The Matsui-Fazio initiative failed so badly in part because of Republican opposition. Many Republicans followed the lead of Doolittle, who voted against the measure because the dry dam wouldn't have been easily expandable into the permanent structure he wanted to supply water for his fast-growing suburban district.
Four years later, the Sacramento-area congressional delegation united behind a larger $950 million dam. They said its gates would be closed only to hold back floodwaters, but the measure authorized its operation as a multipurpose dam.
Even with Republicans in control of the House and with the backing of House Speaker Newt Gingrich, that measure was killed on a 35-28 vote of the House Transportation and Infrastructure Committee, and Doolittle declared the dam dead for the year.

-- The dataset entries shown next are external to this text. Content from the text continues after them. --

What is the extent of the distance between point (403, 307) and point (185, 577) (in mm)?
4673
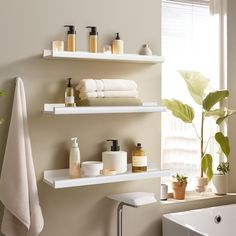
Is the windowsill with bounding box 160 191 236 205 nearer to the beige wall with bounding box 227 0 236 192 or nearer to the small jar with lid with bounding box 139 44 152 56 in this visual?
the beige wall with bounding box 227 0 236 192

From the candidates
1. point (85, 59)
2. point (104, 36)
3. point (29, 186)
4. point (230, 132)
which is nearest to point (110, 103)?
point (85, 59)

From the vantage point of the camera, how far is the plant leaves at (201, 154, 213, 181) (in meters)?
2.57

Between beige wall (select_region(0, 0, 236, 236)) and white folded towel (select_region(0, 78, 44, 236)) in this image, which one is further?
beige wall (select_region(0, 0, 236, 236))

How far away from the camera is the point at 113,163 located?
81.3 inches

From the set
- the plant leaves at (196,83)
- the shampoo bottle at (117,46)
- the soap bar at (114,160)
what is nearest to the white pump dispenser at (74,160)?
the soap bar at (114,160)

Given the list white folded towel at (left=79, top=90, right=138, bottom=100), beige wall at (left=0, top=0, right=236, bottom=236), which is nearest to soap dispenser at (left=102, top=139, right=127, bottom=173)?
beige wall at (left=0, top=0, right=236, bottom=236)

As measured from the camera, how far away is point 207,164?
8.46 ft

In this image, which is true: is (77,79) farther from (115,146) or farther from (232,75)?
(232,75)

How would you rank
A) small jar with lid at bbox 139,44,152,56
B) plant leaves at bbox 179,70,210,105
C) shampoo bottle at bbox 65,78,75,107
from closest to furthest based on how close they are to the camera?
1. shampoo bottle at bbox 65,78,75,107
2. small jar with lid at bbox 139,44,152,56
3. plant leaves at bbox 179,70,210,105

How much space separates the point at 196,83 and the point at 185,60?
23 centimetres

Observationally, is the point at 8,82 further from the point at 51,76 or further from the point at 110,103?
the point at 110,103

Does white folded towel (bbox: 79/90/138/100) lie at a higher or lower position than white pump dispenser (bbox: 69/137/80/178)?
higher

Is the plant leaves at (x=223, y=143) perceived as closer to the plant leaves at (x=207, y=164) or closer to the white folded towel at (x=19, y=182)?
the plant leaves at (x=207, y=164)

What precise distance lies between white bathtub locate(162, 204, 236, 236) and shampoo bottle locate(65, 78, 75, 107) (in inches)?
36.2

Since then, the efforts in Congress have focused primarily on improving flood-control protection for the Sacramento area, and there have been no further efforts to revive the dam's construction.
But interest in an Auburn dam is stirring again because of the electricity crisis and an even larger problem looming behind the current power shortage --water.

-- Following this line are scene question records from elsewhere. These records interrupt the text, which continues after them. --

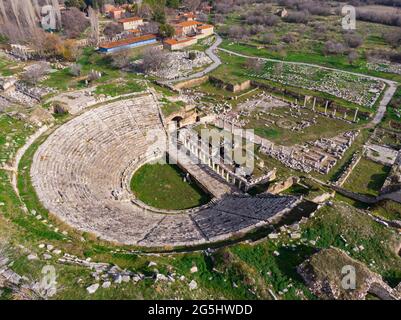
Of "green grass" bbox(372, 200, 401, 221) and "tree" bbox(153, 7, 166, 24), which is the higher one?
"tree" bbox(153, 7, 166, 24)

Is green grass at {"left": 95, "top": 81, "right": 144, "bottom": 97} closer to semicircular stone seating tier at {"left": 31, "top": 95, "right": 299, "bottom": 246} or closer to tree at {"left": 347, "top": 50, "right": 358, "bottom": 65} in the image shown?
semicircular stone seating tier at {"left": 31, "top": 95, "right": 299, "bottom": 246}

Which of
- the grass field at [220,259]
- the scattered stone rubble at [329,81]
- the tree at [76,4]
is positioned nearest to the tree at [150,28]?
the tree at [76,4]

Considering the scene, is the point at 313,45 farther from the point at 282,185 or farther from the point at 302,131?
the point at 282,185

There has been no new storage capacity built for water in California since 1976, while demand has grown dramatically because of a surging population and new environmental restrictions.
"The state is headed toward a water crisis that will dwarf the energy crisis in a relatively short time," said Tom Aiken, manger of the Bureau of Reclamation's Central California area office.

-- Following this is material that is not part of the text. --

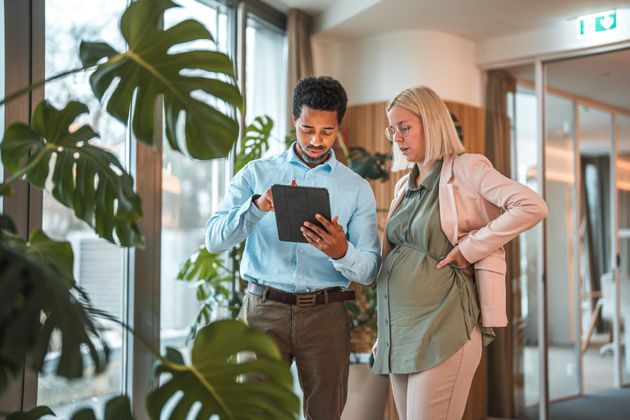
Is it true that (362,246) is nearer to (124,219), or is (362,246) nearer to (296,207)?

For agricultural users, the crisis already is here, said Jason Peltier, general manager of the Central Valley Project Water Association.
Agricultural interests will probably receive less than half their contract allocation this year even though supply is relatively stable, he said. The shortfall is the result of new diversions to support fish and wildlife, he said. Peltier said he thinks California must look at building new water storage projects such as Auburn dam.
Aiken said that with the dual threat of power and water, it may be time for a new federal analysis on the feasibility of Auburn dam. Those uses haven't been reviewed since 1987.
Power is especially nebulous, in part because it is unclear how much could be produced at the dam and at what price.
As originally authorized in 1965, the dam was planned for a generating capacity of about 300 megawatts. When the Sacramento Municipal Utility District looked at the numbers in 1992, it saw a bad deal for consumers. According to SMUD's report, power from the project would be two to three times as expensive as power from other new generating plants.
But Aiken said any decade-old study is outdated now. He thinks new technology could result in Auburn producing 500 megawatts or more of power, enough to light much of the Sacramento area.
All this may be academic, however, because opposition to the dam is so entrenched and the cost of completing it is so high.
"This isn't going anywhere, but that doesn't mean people won't talk about it," said Ronald Stork of Friends of the River, a leading advocate of a free-flowing river.
Steve Ellis, water projects director for Taxpayers for Common Sense that helped engineer the dam's recent losses in Congress, said there is no shift in the fundamental opposition in Congress to what he characterized as "the dam that won't die."
"This is the third or fourth life for Auburn," he said. "I don't know what crisis will be next that they try to justify the project on. But as long as Representative Doolittle is still around, I think the threat of Auburn will still be around."